-- START Listed entries --

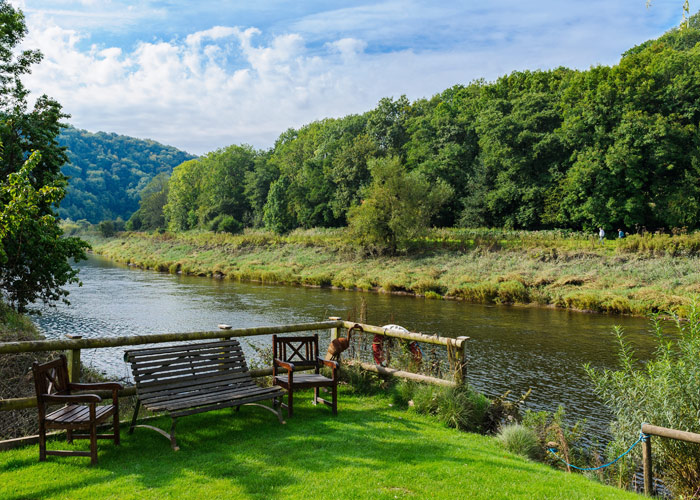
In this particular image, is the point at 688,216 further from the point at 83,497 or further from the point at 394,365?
the point at 83,497

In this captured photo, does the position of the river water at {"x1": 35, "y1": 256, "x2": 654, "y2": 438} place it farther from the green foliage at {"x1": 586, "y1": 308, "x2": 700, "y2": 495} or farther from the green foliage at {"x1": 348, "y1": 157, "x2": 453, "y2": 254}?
the green foliage at {"x1": 348, "y1": 157, "x2": 453, "y2": 254}

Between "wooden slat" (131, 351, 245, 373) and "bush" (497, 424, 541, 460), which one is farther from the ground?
"wooden slat" (131, 351, 245, 373)

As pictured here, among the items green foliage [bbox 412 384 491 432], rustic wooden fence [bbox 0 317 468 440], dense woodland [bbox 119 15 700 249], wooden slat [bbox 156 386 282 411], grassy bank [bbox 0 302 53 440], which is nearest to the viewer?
rustic wooden fence [bbox 0 317 468 440]

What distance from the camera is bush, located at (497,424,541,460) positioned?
6.10m

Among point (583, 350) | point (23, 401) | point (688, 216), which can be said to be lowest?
point (583, 350)

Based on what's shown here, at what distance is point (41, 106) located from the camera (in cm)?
1309

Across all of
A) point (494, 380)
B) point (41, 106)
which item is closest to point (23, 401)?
point (494, 380)

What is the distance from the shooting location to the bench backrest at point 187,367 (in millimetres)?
5570

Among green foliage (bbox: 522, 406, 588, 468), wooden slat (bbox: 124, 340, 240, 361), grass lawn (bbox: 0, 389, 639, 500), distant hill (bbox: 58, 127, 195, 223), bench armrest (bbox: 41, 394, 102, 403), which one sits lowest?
green foliage (bbox: 522, 406, 588, 468)

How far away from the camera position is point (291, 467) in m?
4.82

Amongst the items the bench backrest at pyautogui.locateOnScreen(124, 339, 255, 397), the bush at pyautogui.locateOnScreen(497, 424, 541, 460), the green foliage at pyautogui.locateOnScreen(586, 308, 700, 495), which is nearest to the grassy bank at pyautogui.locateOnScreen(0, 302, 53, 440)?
the bench backrest at pyautogui.locateOnScreen(124, 339, 255, 397)

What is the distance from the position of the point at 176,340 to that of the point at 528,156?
45237 mm

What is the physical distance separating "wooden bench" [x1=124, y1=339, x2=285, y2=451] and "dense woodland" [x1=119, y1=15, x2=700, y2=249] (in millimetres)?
30814

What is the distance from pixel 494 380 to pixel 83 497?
980 cm
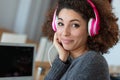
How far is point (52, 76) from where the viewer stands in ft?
4.42

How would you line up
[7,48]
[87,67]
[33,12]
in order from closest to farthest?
[87,67] → [7,48] → [33,12]

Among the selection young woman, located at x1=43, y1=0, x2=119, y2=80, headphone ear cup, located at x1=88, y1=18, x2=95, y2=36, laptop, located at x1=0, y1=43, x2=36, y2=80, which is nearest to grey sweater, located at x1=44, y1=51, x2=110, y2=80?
young woman, located at x1=43, y1=0, x2=119, y2=80

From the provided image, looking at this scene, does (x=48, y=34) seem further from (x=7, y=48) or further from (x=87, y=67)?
(x=87, y=67)

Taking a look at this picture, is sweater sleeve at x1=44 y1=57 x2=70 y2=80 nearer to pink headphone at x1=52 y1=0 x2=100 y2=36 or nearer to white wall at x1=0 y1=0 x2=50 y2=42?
pink headphone at x1=52 y1=0 x2=100 y2=36

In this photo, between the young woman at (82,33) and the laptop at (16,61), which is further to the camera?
the laptop at (16,61)

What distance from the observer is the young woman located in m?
1.19

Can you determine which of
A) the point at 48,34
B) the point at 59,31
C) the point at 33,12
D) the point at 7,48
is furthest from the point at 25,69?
the point at 33,12

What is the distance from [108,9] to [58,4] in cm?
23

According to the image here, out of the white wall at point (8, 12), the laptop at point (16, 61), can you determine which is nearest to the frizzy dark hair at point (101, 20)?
the laptop at point (16, 61)

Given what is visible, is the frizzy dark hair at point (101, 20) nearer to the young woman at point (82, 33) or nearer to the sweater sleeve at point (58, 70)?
the young woman at point (82, 33)

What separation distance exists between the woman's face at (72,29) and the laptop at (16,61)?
0.53 metres

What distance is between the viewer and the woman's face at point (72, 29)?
4.00 ft

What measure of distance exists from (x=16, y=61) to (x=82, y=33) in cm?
63

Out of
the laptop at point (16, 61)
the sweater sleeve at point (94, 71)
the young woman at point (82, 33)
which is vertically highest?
the young woman at point (82, 33)
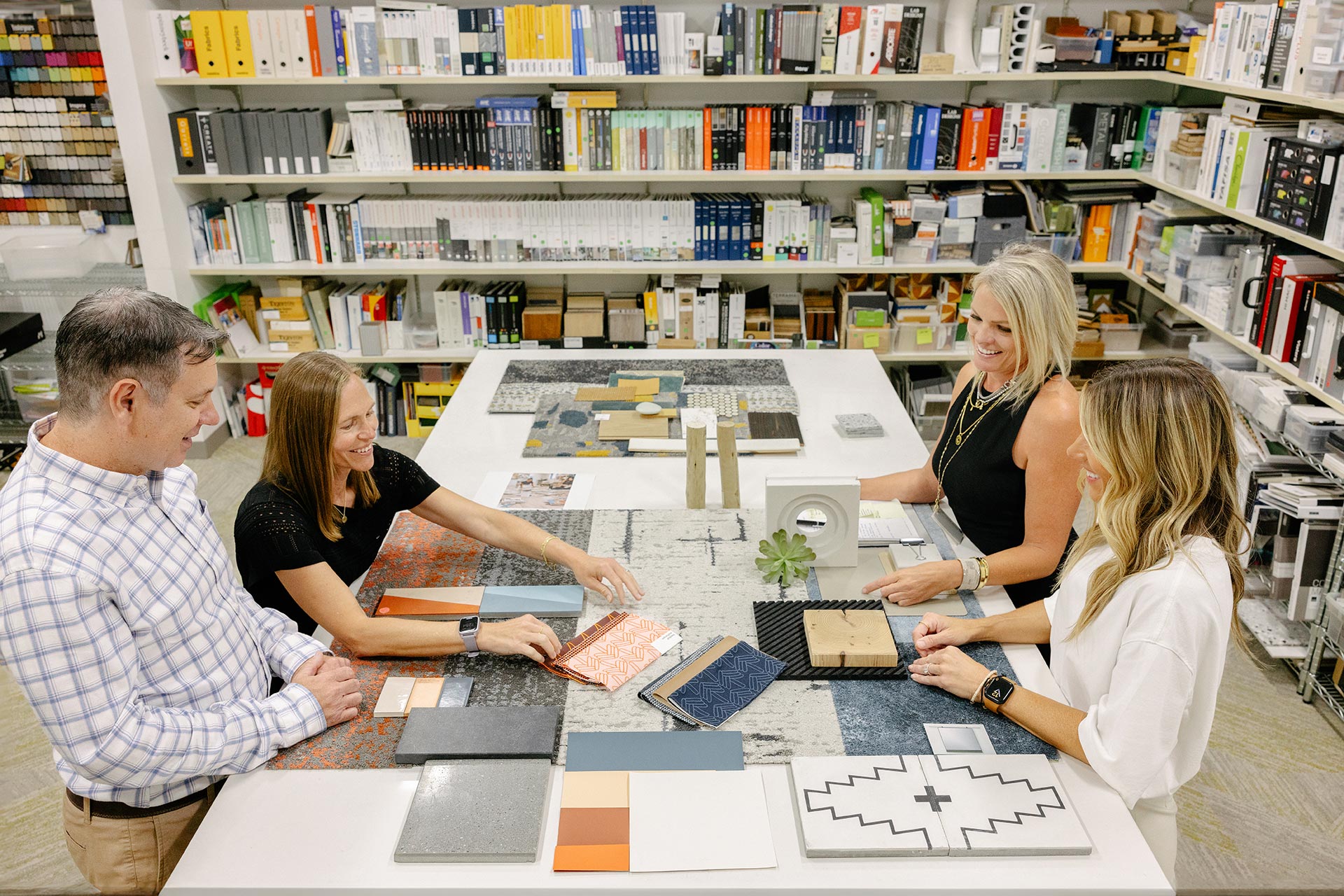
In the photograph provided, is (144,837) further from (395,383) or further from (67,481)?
(395,383)

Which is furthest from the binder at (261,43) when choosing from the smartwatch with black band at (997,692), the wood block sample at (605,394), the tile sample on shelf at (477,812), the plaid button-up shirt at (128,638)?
the smartwatch with black band at (997,692)

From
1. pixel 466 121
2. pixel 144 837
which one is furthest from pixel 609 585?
pixel 466 121

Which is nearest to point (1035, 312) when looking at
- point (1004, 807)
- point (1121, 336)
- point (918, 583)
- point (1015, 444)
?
point (1015, 444)

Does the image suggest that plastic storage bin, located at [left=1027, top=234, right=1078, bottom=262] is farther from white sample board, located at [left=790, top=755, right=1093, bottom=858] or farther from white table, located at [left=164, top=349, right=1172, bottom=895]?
white sample board, located at [left=790, top=755, right=1093, bottom=858]

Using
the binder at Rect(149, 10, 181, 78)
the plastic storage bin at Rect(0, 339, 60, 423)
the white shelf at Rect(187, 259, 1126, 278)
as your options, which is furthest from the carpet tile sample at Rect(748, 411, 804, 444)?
the plastic storage bin at Rect(0, 339, 60, 423)

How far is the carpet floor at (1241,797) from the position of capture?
2332 mm

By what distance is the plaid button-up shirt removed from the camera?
4.21ft

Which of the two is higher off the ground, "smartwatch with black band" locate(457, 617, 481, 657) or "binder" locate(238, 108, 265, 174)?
"binder" locate(238, 108, 265, 174)

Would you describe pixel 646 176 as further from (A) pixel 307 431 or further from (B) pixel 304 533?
(B) pixel 304 533

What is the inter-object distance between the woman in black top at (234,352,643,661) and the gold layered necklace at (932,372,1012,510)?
828mm

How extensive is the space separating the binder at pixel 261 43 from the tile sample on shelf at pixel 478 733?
3474 mm

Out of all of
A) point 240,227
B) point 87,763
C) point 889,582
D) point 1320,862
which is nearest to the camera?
point 87,763

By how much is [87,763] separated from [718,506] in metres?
1.42

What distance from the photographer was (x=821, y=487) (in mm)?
1977
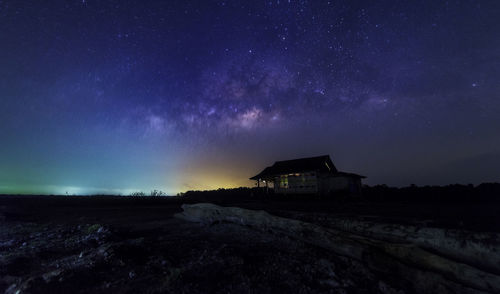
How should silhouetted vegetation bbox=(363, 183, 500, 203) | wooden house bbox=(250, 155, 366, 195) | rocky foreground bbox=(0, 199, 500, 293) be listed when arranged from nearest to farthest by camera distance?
1. rocky foreground bbox=(0, 199, 500, 293)
2. silhouetted vegetation bbox=(363, 183, 500, 203)
3. wooden house bbox=(250, 155, 366, 195)

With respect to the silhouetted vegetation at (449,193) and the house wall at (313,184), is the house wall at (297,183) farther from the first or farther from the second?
the silhouetted vegetation at (449,193)

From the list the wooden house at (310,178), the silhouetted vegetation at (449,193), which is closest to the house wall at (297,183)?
the wooden house at (310,178)

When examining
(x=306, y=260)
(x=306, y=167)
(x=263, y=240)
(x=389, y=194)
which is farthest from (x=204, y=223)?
(x=389, y=194)

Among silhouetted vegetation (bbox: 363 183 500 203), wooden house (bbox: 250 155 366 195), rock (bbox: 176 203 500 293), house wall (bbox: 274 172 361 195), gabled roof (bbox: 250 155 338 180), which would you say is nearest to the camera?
rock (bbox: 176 203 500 293)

-- END Listed entries --

> [Stated goal]
Each record must be quoted in full and exactly. Do not include the pictures.

> [Task result]
In this particular image, is the point at 688,216 further from the point at 83,497 or further from the point at 394,365?
the point at 83,497

In this captured photo, does the position of the river water at {"x1": 35, "y1": 256, "x2": 654, "y2": 438} place it farther from the green foliage at {"x1": 586, "y1": 308, "x2": 700, "y2": 495} or farther from the green foliage at {"x1": 348, "y1": 157, "x2": 453, "y2": 254}?
the green foliage at {"x1": 348, "y1": 157, "x2": 453, "y2": 254}

Between "wooden slat" (131, 351, 245, 373) and "bush" (497, 424, 541, 460), which one is farther from the ground?
"wooden slat" (131, 351, 245, 373)

As pictured here, among the items green foliage [bbox 412 384 491 432], rustic wooden fence [bbox 0 317 468 440], dense woodland [bbox 119 15 700 249], wooden slat [bbox 156 386 282 411], grassy bank [bbox 0 302 53 440], which is nearest to the viewer?
rustic wooden fence [bbox 0 317 468 440]

What distance from the camera is bush, located at (497,424,541,460) positioned?
6.10m

Among point (583, 350) | point (23, 401) | point (688, 216), which can be said to be lowest?
point (583, 350)

Based on what's shown here, at what distance is point (41, 106) located from the camera (in cm)?
1309

Across all of
A) point (494, 380)
B) point (41, 106)
which item is closest to point (23, 401)?
point (494, 380)

What is the distance from the shooting location to the bench backrest at point 187,367 (in millimetres)?
5570

Among green foliage (bbox: 522, 406, 588, 468), wooden slat (bbox: 124, 340, 240, 361), grass lawn (bbox: 0, 389, 639, 500), distant hill (bbox: 58, 127, 195, 223), bench armrest (bbox: 41, 394, 102, 403), which one sits lowest?
green foliage (bbox: 522, 406, 588, 468)

How far away from the camera position is point (291, 467) in m?
4.82

Amongst the items the bench backrest at pyautogui.locateOnScreen(124, 339, 255, 397), the bush at pyautogui.locateOnScreen(497, 424, 541, 460), the green foliage at pyautogui.locateOnScreen(586, 308, 700, 495), which is nearest to the grassy bank at pyautogui.locateOnScreen(0, 302, 53, 440)?
the bench backrest at pyautogui.locateOnScreen(124, 339, 255, 397)

What is the distance from the position of the point at 176,340 to that of the point at 528,156?
45237 mm

What is the physical distance separating "wooden bench" [x1=124, y1=339, x2=285, y2=451] and "dense woodland" [x1=119, y1=15, x2=700, y2=249] (in millimetres)?
30814

What is the distance from pixel 494 380 to pixel 83 497?
980 cm
How far is point (52, 76) from where the viewer stands in ft?
4.42

How would you line up
[7,48]
[87,67]
[33,12]
in order from closest to farthest?
[87,67] → [7,48] → [33,12]

Among the selection young woman, located at x1=43, y1=0, x2=119, y2=80, headphone ear cup, located at x1=88, y1=18, x2=95, y2=36, laptop, located at x1=0, y1=43, x2=36, y2=80, which is nearest to grey sweater, located at x1=44, y1=51, x2=110, y2=80?
young woman, located at x1=43, y1=0, x2=119, y2=80

From the provided image, looking at this scene, does (x=48, y=34) seem further from (x=7, y=48) or further from (x=87, y=67)?
(x=87, y=67)

Taking a look at this picture, is sweater sleeve at x1=44 y1=57 x2=70 y2=80 nearer to pink headphone at x1=52 y1=0 x2=100 y2=36 or nearer to white wall at x1=0 y1=0 x2=50 y2=42?
pink headphone at x1=52 y1=0 x2=100 y2=36

In this photo, between the young woman at (82,33) and the laptop at (16,61), which is further to the camera?
the laptop at (16,61)

What distance from the observer is the young woman located in m?
1.19

Can you determine which of
A) the point at 48,34
B) the point at 59,31
C) the point at 33,12
D) the point at 7,48
is furthest from the point at 25,69?
the point at 33,12

What is the distance from [108,9] to [58,4] in cm?
23

According to the image here, out of the white wall at point (8, 12), the laptop at point (16, 61), can you determine which is nearest to the frizzy dark hair at point (101, 20)?
the laptop at point (16, 61)

Given what is visible, is the frizzy dark hair at point (101, 20) nearer to the young woman at point (82, 33) or nearer to the sweater sleeve at point (58, 70)?
the young woman at point (82, 33)

What separation distance exists between the woman's face at (72,29) and the laptop at (16,61)?
0.53 metres

What distance is between the viewer and the woman's face at point (72, 29)?
4.00 ft

What measure of distance exists from (x=16, y=61) to (x=82, y=33) in cm?
63

Out of
the laptop at point (16, 61)
the sweater sleeve at point (94, 71)
the young woman at point (82, 33)
which is vertically highest?
the young woman at point (82, 33)
In the photograph provided, is (144,837) further from (395,383) or further from (67,481)?
(395,383)

Which is furthest from the binder at (261,43) when choosing from the smartwatch with black band at (997,692), the wood block sample at (605,394), the tile sample on shelf at (477,812), the plaid button-up shirt at (128,638)?
the smartwatch with black band at (997,692)

From
1. pixel 466 121
2. pixel 144 837
which one is furthest from pixel 609 585?
pixel 466 121

Which is nearest to point (1035, 312) when looking at
- point (1004, 807)
- point (1121, 336)
- point (918, 583)
- point (1015, 444)
?
point (1015, 444)

Does the image suggest that plastic storage bin, located at [left=1027, top=234, right=1078, bottom=262] is farther from white sample board, located at [left=790, top=755, right=1093, bottom=858] or farther from white table, located at [left=164, top=349, right=1172, bottom=895]?
white sample board, located at [left=790, top=755, right=1093, bottom=858]

Using
the binder at Rect(149, 10, 181, 78)
the plastic storage bin at Rect(0, 339, 60, 423)
the white shelf at Rect(187, 259, 1126, 278)
as your options, which is furthest from the carpet tile sample at Rect(748, 411, 804, 444)?
the plastic storage bin at Rect(0, 339, 60, 423)

How far is the carpet floor at (1241,797) from the position of capture?
2332 mm

By what distance is the plaid button-up shirt removed from the camera?
4.21ft

Which of the two is higher off the ground, "smartwatch with black band" locate(457, 617, 481, 657) or "binder" locate(238, 108, 265, 174)?
"binder" locate(238, 108, 265, 174)

Would you describe pixel 646 176 as further from (A) pixel 307 431 or further from (B) pixel 304 533?
(B) pixel 304 533

What is the inter-object distance between the woman in black top at (234,352,643,661) and the gold layered necklace at (932,372,1012,510)?
828mm

How extensive is the space separating the binder at pixel 261 43 from the tile sample on shelf at pixel 478 733?
3474 mm

Out of all of
A) point 240,227
B) point 87,763
C) point 889,582
D) point 1320,862
which is nearest to the camera?
point 87,763

By how much is [87,763] separated from [718,506] in metres?
1.42

What distance from the photographer was (x=821, y=487) (in mm)?
1977
How should silhouetted vegetation bbox=(363, 183, 500, 203) | wooden house bbox=(250, 155, 366, 195) | rocky foreground bbox=(0, 199, 500, 293) be listed when arranged from nearest to farthest by camera distance?
1. rocky foreground bbox=(0, 199, 500, 293)
2. silhouetted vegetation bbox=(363, 183, 500, 203)
3. wooden house bbox=(250, 155, 366, 195)

With respect to the silhouetted vegetation at (449,193) and the house wall at (313,184), is the house wall at (297,183) farther from the first or farther from the second?
the silhouetted vegetation at (449,193)

From the list the wooden house at (310,178), the silhouetted vegetation at (449,193), which is closest to the house wall at (297,183)?
the wooden house at (310,178)

When examining
(x=306, y=260)
(x=306, y=167)
(x=263, y=240)
(x=389, y=194)
which is farthest from (x=204, y=223)?
(x=389, y=194)

Among silhouetted vegetation (bbox: 363 183 500 203), wooden house (bbox: 250 155 366 195), rock (bbox: 176 203 500 293), house wall (bbox: 274 172 361 195), gabled roof (bbox: 250 155 338 180), which would you say is nearest to the camera?
rock (bbox: 176 203 500 293)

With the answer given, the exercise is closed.